Introduction THE DISTRIBUTION of the classical histopathological lesions of Alzheimer’s disease (AD), viz. the senile (or neuritic) plaques (SP) and the neurofibrillary tangles (NFT), principally involves the association areas of the neocortex and the archicortical regions of the hippocampus and amygdala. As such, it implies that AD is essentially a cortical dementia which is caused by damage to the superficial grey matter regions of the cerebral hemispheres. The key effector cells of the cerebral cortex and hippocampus are the pyramidal nerve cells that are located in layers III and V and in area CA1 of these regions, respectively.

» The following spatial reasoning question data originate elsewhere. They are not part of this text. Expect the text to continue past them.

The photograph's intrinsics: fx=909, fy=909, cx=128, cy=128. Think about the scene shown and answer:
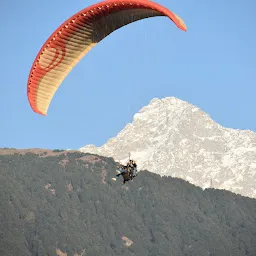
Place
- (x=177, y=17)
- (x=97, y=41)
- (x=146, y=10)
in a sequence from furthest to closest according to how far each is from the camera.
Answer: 1. (x=97, y=41)
2. (x=146, y=10)
3. (x=177, y=17)

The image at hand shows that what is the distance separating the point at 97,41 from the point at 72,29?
2.72 metres

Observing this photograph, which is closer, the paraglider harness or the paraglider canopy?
the paraglider canopy

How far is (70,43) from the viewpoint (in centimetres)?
6594

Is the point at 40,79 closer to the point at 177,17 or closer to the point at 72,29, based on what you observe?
the point at 72,29

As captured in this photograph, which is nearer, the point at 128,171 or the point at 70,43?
the point at 70,43

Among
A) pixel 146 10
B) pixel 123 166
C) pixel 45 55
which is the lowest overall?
pixel 123 166

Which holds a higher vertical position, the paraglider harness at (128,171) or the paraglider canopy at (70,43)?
the paraglider canopy at (70,43)

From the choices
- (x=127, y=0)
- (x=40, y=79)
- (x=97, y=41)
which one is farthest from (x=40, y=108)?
(x=127, y=0)

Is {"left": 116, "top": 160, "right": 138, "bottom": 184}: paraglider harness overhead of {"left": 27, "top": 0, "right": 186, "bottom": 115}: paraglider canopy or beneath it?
beneath

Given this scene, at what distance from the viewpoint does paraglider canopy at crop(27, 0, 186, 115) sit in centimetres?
6419

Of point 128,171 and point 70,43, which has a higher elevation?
point 70,43

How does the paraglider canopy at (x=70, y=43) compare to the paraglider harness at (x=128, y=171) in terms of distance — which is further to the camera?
the paraglider harness at (x=128, y=171)

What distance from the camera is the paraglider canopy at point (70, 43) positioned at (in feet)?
211

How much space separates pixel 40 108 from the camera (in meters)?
65.8
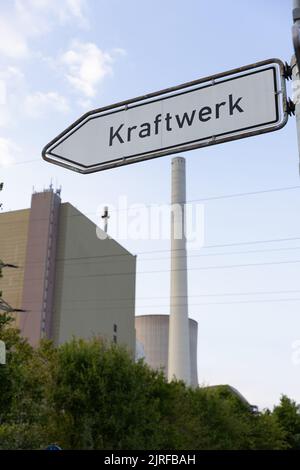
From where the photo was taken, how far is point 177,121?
10.3 feet

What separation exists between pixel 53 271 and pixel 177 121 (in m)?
73.3

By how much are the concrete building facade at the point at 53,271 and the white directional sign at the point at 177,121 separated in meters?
68.3

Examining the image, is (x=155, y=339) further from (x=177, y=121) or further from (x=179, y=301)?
(x=177, y=121)

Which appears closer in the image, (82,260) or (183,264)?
(183,264)

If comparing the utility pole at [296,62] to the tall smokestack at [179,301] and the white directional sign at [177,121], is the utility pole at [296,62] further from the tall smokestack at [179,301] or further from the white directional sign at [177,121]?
the tall smokestack at [179,301]

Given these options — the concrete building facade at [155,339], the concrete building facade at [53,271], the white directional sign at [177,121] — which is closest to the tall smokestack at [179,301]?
the concrete building facade at [53,271]

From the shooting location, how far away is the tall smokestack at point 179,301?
2840 inches

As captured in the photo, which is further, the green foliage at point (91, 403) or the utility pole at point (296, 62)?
the green foliage at point (91, 403)

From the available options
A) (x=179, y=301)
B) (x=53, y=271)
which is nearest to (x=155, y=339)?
(x=179, y=301)

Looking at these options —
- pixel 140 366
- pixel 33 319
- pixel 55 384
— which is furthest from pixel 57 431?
pixel 33 319

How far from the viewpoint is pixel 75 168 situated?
3.35 m

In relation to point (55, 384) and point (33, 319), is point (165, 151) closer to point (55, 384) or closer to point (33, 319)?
point (55, 384)

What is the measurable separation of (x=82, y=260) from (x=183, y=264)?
16.3 meters
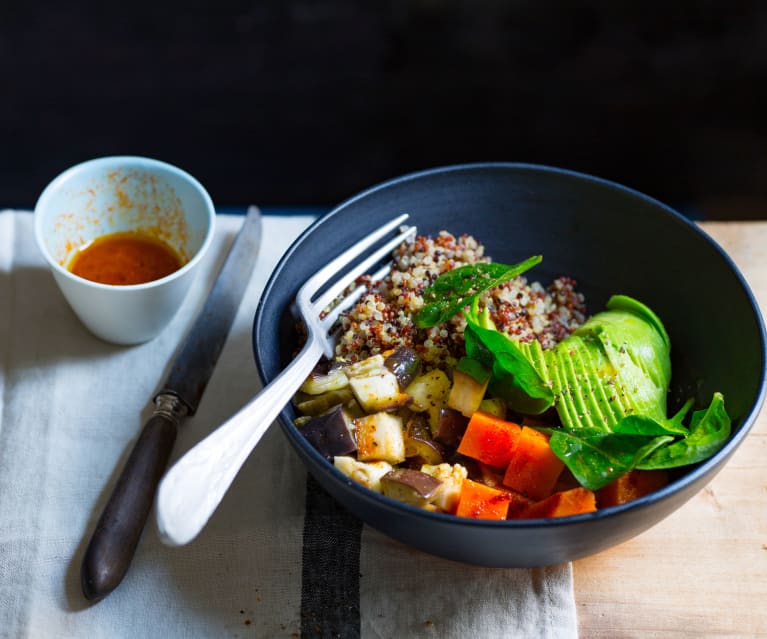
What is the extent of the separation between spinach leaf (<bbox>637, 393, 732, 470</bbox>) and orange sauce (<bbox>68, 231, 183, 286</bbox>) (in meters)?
1.28

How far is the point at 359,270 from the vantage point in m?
2.02

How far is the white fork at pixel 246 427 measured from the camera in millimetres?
1414

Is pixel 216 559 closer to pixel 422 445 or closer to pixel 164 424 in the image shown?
pixel 164 424

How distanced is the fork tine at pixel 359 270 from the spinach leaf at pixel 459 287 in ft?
0.56

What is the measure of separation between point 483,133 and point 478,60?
0.30 meters

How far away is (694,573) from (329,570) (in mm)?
722

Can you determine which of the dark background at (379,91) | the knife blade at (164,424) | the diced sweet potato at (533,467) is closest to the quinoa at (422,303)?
the diced sweet potato at (533,467)

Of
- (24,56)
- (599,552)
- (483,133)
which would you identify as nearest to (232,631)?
(599,552)

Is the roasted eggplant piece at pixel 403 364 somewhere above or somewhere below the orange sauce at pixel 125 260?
above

Because it has long been known that such cell types are particularly prone to NFT formation in AD and as they provide the major input and output pathways to the association cortex it is only natural to assume that damage to the cerebral cortex in AD should be reflected by changes in these in terms of cell number, or cell structure or both, and that such alterations should explain the cerebral atrophy of the disorder (Najlerahim & Bowen, 1989; Mann, 1991) and the progressive disturbances of memory and intellect that accompany the pathological process (Neary et al., 1986a).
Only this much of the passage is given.